Türkiye’de belediyecilik, kentlerin yönetimi ve geleceği açısından hayati bir rol oynamakta. Aslında belediyeciliği; halkın ihtiyaçlarını karşılamak, kent altyapısını geliştirmek ve kentlerin genel refahını artırmak gibi prensiplerle özetleyebiliriz. Ancak aynı zamanda Türkiye’de belediye dendiğinde aklımıza siyasi partilerin kendi çıkarları doğrultusunda bir üye-çalışan ilişkisi kurduğu ve rant alanı olarak kullandığı kurumlar geliyor. Bu durum, halkın temel ihtiyaçlarının karşılanmasında aksamalara ve kentlerin geleceği açısından ciddi risklerin ortaya çıkmasına neden oluyor.
Rant siyaseti ise siyasi aktörlerin siyasi kazanç elde etmek amacıyla kent alanlarının değerini artırmak için spekülasyonlar yapması ve plansız kentleşme uygulamalarını benimsemesi olarak tanımlanabilir. Bu yaklaşım genellikle kısa vadeli ve popülist politikaları teşvik ederken uzun vadeli çıkarları göz ardı eder. Plansız kentleşme, plansız altyapı çalışmaları ve plansız imar uygulamaları kentlerin doğal ve sosyal dengesini bozmakta ve uzun vadeli olarak ekonomik, çevresel ve sosyal zararlara yol açmaktadır. Bu durum, kentlerin yaşanabilirliğini ve sürdürülebilirliğini tehlikeye atmaktadır.
Siyaset ve Belediye
Belediyeler, siyasi partilerin güç ve etki alanlarını genişletmelerini sağlar. Belediyeler aracılığıyla bir parti; yerel düzeyde politikalarını uygulayabilir, hizmetleri sunabilir ve seçmenlerin ihtiyaçlarını karşılayabilir. Parti üyelerinin belediyelerde istihdamı ile partinin üye-merkez ilişkileri pekiştirilir, üye sayısının artması sağlanır. Bu da partiye güç ve etki sağlar.

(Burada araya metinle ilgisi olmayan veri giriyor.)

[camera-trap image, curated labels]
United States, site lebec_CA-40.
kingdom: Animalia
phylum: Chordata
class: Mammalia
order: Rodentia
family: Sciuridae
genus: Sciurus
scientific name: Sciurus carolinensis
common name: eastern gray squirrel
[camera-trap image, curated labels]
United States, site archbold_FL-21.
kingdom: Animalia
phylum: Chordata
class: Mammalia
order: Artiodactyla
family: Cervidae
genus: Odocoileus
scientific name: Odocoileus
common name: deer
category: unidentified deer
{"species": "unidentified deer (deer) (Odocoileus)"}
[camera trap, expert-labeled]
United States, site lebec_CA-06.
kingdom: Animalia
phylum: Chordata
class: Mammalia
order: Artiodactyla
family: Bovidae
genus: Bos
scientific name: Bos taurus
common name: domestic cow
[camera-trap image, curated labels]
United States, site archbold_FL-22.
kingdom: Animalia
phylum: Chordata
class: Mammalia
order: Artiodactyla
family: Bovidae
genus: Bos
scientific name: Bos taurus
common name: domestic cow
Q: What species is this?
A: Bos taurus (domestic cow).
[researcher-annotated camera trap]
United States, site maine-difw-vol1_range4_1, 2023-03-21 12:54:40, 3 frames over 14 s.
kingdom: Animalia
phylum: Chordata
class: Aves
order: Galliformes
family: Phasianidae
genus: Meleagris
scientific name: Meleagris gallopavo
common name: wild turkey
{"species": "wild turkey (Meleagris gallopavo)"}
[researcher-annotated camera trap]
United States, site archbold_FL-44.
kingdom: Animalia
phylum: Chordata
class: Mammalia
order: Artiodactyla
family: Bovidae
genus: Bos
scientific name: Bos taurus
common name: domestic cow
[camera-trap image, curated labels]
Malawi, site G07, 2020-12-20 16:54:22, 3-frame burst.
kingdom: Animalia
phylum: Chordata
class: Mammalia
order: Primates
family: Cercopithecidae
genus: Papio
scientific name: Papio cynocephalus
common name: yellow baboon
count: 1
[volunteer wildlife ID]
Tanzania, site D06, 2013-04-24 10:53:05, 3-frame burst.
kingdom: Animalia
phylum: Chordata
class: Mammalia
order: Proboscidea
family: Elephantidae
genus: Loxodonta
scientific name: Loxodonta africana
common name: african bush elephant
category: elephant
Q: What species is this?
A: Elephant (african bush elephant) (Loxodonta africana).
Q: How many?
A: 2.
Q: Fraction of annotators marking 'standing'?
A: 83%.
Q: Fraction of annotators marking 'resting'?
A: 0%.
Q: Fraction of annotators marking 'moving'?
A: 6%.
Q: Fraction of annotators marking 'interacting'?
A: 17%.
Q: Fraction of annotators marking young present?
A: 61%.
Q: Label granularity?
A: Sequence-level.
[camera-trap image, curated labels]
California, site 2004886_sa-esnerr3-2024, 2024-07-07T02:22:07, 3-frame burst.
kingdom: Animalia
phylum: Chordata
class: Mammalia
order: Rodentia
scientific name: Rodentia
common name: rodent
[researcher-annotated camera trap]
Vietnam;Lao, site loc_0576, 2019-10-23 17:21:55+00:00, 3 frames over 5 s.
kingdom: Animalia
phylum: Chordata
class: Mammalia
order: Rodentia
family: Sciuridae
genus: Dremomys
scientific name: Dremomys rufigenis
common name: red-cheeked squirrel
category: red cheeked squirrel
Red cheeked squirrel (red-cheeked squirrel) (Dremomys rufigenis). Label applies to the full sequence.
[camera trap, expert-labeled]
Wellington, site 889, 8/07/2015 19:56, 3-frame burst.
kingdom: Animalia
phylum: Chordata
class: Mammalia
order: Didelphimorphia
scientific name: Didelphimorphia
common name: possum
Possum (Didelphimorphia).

Kent alanlarının kullanımını ve gelişimini yönlendiren önemli karar alma organları yine belediyelerdir. Bu nedenle belediyeler siyasi partiler için önemli birer kaynak merkezi olarak görülür. İmar alanlarının belirlenmesi, arazi kullanımının düzenlenmesi gibi kararlar siyasi partilere büyük fırsatlar sunar. Özellikle ilçe belediyelerinin bu alandaki yetkisi rüşvet temelli kaynak ağı için bulunmaz bir fırsattır.
Belediyeler aynı zamanda yerel düzeyde halka doğrudan hizmet sunan kurumlardır. Bu hizmetler arasında altyapı çalışmaları, sosyal yardımlar, sağlık hizmetleri, eğitim ve kültürel etkinlikler gibi birçok alan bulunur. Sosyal yardımların ve bu hizmetlerin bütçelendirilmesinden verilmesinde kimlerin önceliklendirildiğine kadar, bu hizmetlerin gerçekleşme sürecindeki ihaleleri kimlerin aldığı da dahil olmak üzere her bir aşama yine siyasi partinin aldığı belediye üzerinden bir rant ağı kurmasına olanak sağlar.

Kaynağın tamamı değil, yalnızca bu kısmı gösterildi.